College in need of vital resource, department
Published: Wednesday, February 13, 2013
Updated: Wednesday, February 13, 2013 13:02
In the fall semester of 2011 Contra Costa College eliminated its Transfer/Career Center due to budgetary issues.
In doing so the college discarded a vital resource that helps students transfer to four-year institutions.
The Transfer/Career Center existed to give students a chance to have their inquiries about transferring answered.
And when the time came, provide assistance with the process.
As of fall 2011 CCC is the only college in the district that does not have a Transfer/Career Center — and this fact is sad.
On the college website, www.contracosta.edu, a mission statement explaining the purpose of CCC can be found. It states the mission of Contra Costa College is to provide student services that ensure opportunities for effective student learning through completion of developmental, certificate, degree or transfer programs.
So, essentially students come to two-year institutions such as CCC to either receive the required amount of class credits to transfer or to graduate with an associate degree.
For those hoping to transfer from CCC — good luck.

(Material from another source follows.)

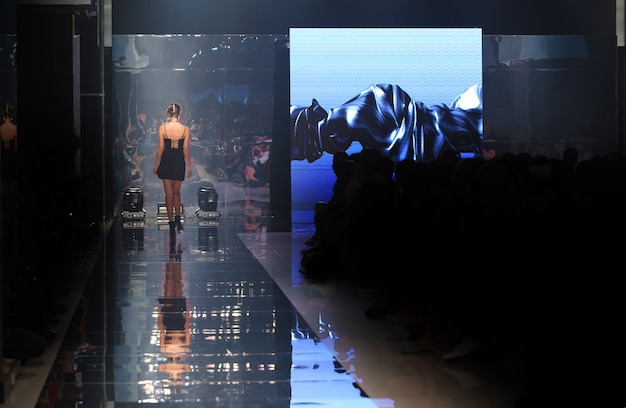 Modelo andar de volta no espelho no desfile de moda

While it is still possible to move on, finding help is a lot harder than ever before.
With the absence of the Transfer/Career Center, the task of helping students transfer has been placed on counselors on top of their original duties.
The problem with this is simple — after scheduling an appointment with a counselor, it takes at least two weeks for the appointment to happen, due to the overwhelming student demand.

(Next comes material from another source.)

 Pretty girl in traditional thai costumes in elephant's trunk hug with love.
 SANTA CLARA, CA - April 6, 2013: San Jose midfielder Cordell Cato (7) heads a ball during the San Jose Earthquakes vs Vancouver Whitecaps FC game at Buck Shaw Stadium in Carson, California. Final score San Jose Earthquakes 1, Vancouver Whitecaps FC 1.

Hosting seminars and workshops, or handing out pamphlets designed to help students transfer, are decent ideas.
But those efforts pale in comparison to having hands-on help for specific transfer needs.
For example, on Feb. 6 the Associated Student Union held a Transfer/Career Center focus group.
This was a meeting for all students aimed at solving the Transfer/Career Center dilemma.
It is good to see our student government make a move toward filling the gap our administration created.
However, promotion of the meeting was poorly executed — as a total of three students attended the focus group.
The ASU attributed the low attendance to the weak promotion of the event. Whoops.
Promotion of the meeting should have been the ASU’s main objective when planning the session.
While budgetary problems are somewhat out of the college’s control, coming up with a solution to this problem is not — fix it already.